India 295 for 8 (Musheer 131, Adarsh 52, Clarke 4-62) beat New Zealand 81 (Jackson 19, Cumming 16, Pandey 4-19, Musheer 2-10) by 214 runs
New Zealand made three changes, leaving out their highest wicket-taker Matt Rowe. Arshin Kulkarni, on the back of a century in the last game, got going with a flick through square leg, but failed to carry on. He rushed down the track to a back-of-a-length Mason Clarke delivery that he looked to flay away but could only manage a top edge that flew to deep third.
Musheer, coming in on the back of 118 and 73 in the previous two games, immediately got going. He started with a ramp off Clarke over the keeper’s head before unfurling a cracking cover drive to quickly move to double figures. Adarsh, meanwhile launched a couple of sparkling drives.
With the conditions ripe for batting, they rotated the strike at every given interval and found the boundaries regularly. India, whose powerplay scores so far this tournament have been 45 for 2, 38 for 1 and 40 for 0, raced to 61 for 1 against New Zealand. New Zealand’s ground fielding was also not up to mark at least in the first ten overs.
Even after the powerplay, New Zealand continued to leak runs with Adarsh taking Oscar Jackson for two fours in an over before reaching his second fifty of the tournament off 56 balls with a clip through square leg for three. The left-hander, however, fell soon after almost against the run of play slicing legspinner Zac Cumming to point to end a run-a-ball 77-run partnership.
Captain Uday Saharan then walked in but failed to get the same momentum going, as the surface started taking some turn. New Zealand employed spin for 25 overs straight and Snehith Reddy, Cumming (1-37) and Oliver Tewatiya (1-43) shone through. Even as Musheer kept the innings chugging along, Saharan struggled.
Musheer was dropped at deep square leg soon after breaching the three-figure mark, but New Zealand managed to restrict India to an extent with Clarke doing the damage finishing with 4 for 62. Musheer fell in the 48th over getting a top edge that was taken at extra cover. India did score 89 runs in the last ten overs but lost five wickets in the process.
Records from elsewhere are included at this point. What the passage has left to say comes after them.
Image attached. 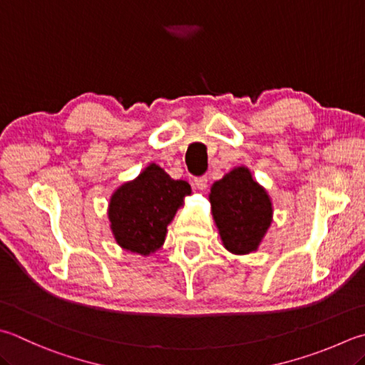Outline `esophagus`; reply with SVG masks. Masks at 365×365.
<instances>
[{
	"label": "esophagus",
	"instance_id": "1",
	"mask_svg": "<svg viewBox=\"0 0 365 365\" xmlns=\"http://www.w3.org/2000/svg\"><path fill=\"white\" fill-rule=\"evenodd\" d=\"M195 182V187L198 190H205L206 187H208V176H198L194 180Z\"/></svg>",
	"mask_w": 365,
	"mask_h": 365
}]
</instances>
If there was any momentum that New Zealand took into their second innings, they lost all of it in Limbani’s first over. In what was a spell of inswinging brilliance, he breached opener Tom Jones’ defences first ball with a nip-backer that left his stumps in a mess. Reddy then shouldered arms first ball and was struck in front, but the umpire adjudged the ball to be going over the stumps. He, however, didn’t last long playing all around a length ball that tailed back in sharply as New Zealand were reduced to 0 for 2 after the first over. That became 13 for 3 when Lachlan Stackpole was cleaned up by Pandey’s arm ball.
It was a procession thereon with none of the New Zealand batters picking any of the bowlers. James Nelson was caught lbw by Pandey for 10 while Naman Tiwari took out Tewatiya. Jackson and Cumming resisted for 40 balls before Musheer took out Jackson with a yorker while Pandey added two more wickets to his tally.
It was fitting that Musheer ended the game, taking out Ewald Schreuder, as New Zealand were taken down comprehensively.